Прослушав свой автоответчик, Клер обнаружила сообщение от Томаса.
Он извинялся, что из-за каких-то дел не сможет прийти к ней сегодня вечером.
Клер улыбнулась. Это было первое сообщение Томаса. Он никогда не звонил ей.
Она усилила звук и прослушала запись еще раз. Голос у Томаса был очень нежным. Он почти шептал.
Она перемотала пленку так, чтобы никакая новая запись не стерла голос Томаса.
В полдень она купила много новых кассет. Заменила ту, что была в автоответчике, и положила ее в ящик письменного стола.

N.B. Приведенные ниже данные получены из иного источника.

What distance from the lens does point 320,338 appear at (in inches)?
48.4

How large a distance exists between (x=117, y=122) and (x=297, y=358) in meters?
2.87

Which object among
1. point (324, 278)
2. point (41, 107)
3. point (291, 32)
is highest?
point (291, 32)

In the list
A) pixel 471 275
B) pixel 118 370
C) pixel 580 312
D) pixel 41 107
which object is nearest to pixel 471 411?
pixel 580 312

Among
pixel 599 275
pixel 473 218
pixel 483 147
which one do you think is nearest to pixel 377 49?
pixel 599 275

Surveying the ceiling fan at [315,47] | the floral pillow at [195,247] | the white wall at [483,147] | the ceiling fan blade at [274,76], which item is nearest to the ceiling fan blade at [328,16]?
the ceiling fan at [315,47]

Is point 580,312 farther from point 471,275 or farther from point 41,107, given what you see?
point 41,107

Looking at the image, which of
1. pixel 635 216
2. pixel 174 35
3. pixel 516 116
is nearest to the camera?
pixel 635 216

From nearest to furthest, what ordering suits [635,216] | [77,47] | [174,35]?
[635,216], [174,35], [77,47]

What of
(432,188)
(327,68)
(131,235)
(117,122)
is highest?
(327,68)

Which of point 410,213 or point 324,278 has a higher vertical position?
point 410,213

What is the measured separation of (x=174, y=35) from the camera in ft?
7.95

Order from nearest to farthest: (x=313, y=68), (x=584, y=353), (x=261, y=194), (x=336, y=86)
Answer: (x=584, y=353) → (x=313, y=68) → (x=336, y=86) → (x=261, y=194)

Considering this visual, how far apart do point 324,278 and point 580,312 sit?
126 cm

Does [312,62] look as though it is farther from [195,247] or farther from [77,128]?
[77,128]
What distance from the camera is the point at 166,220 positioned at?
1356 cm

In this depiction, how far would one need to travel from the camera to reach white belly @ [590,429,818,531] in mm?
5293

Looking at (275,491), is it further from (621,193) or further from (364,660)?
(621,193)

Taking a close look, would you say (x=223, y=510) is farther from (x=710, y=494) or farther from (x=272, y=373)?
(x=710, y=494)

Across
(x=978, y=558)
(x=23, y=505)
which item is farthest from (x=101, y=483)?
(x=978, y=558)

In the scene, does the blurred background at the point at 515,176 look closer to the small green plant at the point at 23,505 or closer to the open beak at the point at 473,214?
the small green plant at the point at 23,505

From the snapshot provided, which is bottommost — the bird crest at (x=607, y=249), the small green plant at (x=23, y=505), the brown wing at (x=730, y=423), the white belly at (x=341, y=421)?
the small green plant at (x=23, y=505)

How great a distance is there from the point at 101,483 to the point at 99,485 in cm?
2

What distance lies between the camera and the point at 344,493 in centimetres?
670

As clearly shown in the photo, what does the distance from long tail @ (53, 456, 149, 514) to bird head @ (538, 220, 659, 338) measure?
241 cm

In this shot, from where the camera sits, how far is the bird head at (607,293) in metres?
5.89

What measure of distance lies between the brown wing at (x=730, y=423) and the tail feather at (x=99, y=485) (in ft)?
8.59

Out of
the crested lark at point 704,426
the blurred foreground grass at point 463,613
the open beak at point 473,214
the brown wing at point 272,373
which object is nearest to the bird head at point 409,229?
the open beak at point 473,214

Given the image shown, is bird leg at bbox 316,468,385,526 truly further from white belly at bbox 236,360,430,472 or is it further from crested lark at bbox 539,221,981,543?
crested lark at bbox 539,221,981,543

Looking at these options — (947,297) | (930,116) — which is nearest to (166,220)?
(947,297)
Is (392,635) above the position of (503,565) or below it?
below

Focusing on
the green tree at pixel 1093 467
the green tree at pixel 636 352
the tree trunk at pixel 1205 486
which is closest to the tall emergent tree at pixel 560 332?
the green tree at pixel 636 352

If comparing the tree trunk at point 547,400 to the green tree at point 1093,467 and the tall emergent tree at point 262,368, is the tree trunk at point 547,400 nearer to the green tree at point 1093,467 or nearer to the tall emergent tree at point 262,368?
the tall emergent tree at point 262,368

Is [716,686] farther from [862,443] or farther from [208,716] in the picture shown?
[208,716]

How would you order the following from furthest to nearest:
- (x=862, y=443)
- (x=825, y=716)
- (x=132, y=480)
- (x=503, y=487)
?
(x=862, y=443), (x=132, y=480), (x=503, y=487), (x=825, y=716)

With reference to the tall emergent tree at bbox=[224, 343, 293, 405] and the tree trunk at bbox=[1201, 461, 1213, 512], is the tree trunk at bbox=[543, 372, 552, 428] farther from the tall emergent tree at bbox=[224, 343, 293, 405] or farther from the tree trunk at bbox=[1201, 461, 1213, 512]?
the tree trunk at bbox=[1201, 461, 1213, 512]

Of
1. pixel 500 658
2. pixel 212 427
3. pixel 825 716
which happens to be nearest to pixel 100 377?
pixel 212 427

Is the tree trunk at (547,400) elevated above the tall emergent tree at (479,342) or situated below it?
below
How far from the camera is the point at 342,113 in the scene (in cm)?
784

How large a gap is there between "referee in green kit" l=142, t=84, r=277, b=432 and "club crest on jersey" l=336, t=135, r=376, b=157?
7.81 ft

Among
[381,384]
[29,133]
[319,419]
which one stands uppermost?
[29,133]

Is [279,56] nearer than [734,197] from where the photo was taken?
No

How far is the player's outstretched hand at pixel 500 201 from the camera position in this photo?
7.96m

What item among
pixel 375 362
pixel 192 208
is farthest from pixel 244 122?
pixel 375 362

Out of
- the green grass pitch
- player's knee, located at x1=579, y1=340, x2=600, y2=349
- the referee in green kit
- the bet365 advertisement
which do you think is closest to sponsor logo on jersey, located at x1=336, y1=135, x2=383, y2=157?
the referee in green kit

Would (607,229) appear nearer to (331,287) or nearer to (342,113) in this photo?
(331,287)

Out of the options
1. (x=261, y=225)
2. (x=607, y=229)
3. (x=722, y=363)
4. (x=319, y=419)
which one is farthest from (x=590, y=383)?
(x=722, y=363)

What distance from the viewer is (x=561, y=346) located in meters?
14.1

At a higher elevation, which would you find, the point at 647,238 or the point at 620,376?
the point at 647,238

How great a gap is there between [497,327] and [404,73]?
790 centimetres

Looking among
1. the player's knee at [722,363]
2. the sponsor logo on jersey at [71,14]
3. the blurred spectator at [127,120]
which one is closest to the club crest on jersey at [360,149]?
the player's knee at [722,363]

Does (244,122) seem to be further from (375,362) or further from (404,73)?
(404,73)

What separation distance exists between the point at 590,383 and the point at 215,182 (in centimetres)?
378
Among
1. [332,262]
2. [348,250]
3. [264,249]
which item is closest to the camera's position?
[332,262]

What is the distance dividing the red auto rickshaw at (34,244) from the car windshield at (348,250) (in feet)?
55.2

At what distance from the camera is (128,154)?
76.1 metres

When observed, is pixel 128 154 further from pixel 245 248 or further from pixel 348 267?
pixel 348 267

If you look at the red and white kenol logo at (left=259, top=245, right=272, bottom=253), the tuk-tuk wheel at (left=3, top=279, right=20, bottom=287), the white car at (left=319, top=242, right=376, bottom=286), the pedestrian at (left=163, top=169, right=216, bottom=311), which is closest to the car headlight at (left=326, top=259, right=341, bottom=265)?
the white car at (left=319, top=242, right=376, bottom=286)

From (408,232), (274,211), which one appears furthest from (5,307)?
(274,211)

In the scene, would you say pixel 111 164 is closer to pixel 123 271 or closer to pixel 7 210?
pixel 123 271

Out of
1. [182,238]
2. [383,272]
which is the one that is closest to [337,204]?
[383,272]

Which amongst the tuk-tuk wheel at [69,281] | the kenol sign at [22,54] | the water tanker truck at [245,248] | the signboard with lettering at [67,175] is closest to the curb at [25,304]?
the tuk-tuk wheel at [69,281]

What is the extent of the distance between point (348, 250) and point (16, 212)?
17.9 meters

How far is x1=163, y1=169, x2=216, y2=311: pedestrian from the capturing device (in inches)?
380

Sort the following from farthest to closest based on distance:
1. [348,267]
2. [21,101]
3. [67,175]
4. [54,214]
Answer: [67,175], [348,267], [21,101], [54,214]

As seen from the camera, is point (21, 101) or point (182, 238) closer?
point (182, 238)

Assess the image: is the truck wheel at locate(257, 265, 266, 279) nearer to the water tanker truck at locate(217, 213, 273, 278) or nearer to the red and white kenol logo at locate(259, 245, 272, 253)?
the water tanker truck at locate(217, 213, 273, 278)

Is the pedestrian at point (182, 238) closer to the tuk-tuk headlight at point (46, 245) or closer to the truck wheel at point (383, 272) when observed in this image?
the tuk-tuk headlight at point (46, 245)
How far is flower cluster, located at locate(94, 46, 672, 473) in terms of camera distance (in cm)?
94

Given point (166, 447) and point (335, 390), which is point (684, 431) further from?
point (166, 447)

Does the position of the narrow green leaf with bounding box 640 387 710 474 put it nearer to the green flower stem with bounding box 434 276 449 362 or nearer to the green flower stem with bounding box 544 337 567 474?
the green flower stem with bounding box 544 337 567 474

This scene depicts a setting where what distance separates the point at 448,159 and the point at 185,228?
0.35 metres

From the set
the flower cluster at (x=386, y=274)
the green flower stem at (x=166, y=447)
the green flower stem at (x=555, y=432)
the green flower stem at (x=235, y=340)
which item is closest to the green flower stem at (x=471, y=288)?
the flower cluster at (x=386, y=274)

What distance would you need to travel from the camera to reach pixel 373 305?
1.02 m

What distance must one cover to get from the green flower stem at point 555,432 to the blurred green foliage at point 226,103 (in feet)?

Теперь она будет хранить все записи с его голосом.
Томас крепко
прижимался к ней. Клер закрыла глаза и вдыхала запах строительной пыли, пропитавшей его волосы.Вдруг она почувствовала, что голова Томаса на ее плече отяжелела. Он уснул. Это впервые он засыпал рядом с ней.
Она старалась не двигаться. Даже глаза открыть не решалась.
Дыхание Томаса было таким жарким и таким сильным, что у нее на шее наверняка образовалось запотевшее пятнышко.
Голова Томаса все тяжелее и тяжелее давила ей на плечо. Она почти чувствовала, как каждый волосок на его щеке и шее входит в ее кожу.
Ладонь, лежавшая на желудке Клер, переместилась на живот и замерла на пупке.
Пульс Томаса отдавался в ее собственном животе. Клер задержала дыхание. И почувствовала всем своим телом биение крови Томаса.
Рука его легонько соскользнула, и она перестала что-либо чувствовать вообще.
Открыла глаза. Кожа у Томаса была гладкая и матовая. Никаких родинок, очень мало волос. На ноге остался след от резинки носка, ступни были маленькие и широкие, а мизинец похож на дольку мандарина.
Она улыбнулась, Томас проснулся.
Резко встал и оделся.
Прижал Клер к себе, но не поцеловал ее.
Потом он ушел.
Она осталась одна. Он ее не поцеловал, но сжал в своих объятиях сильнее, чем обычно, и длилось это дольше. Клер была счастлива. Отрастающая на щеке Томаса щетина оставила красное пятно на ее плече.
Когда он брился по утрам, в белой пене появлялись прямоугольнички его нежной кожи. Потом он, конечно же, принимал душ. Душ — это быстрее, чем ванна. У Клер он никогда не мылся. Хотя она купила марсельское мыло — оно не оставляет запаха. И никогда она не слышала, чтобы он спускал воду.
Наверняка он мылся перед сном. Долго намыливался. Избавлялся от запаха кожи Клер. А потом ложился в свою постель рядом с женой.
Клер содрогнулась. И оделась.
Наутро красный след на ее плече исчез.
Приближались рождественские каникулы.
Томас наверняка поедет с женой и детьми в горы. Он покроет губы защитным кремом, и рот будет казаться почти белым на его загорелом лице.
Когда он вернется, вокруг его глаз появятся бледные круги от темных очков. И на лбу тоже будет светлая полоса, если он надевает шапочку. Нет, она не может представить себе Томаса в шапочке.
Но когда он уедет? И когда вернется?
Она не знала. Он об этом ей еще ничего не говорил. А вопросов она ему не задавала никогда.
Эскалатор, на котором можно было подняться на этаж, где продавались игрушки, был перегружен. Клер схватилась за поручень.
Ей осталось купить один рождественский подарок, племяннику. Чем он интересуется? Клер об этом понятия не имела, она с ним не общалась. Николя было девять лет. И он ее терпеть не мог. Совсем маленький, он вопил, когда она приближалась к нему. А теперь закрывался в своей комнате, как только она появлялась в доме. И потому Клер очень редко бывала у сестры и всегда приходила к ней поздно вечером, когда была уверена, что ребенок уже спит.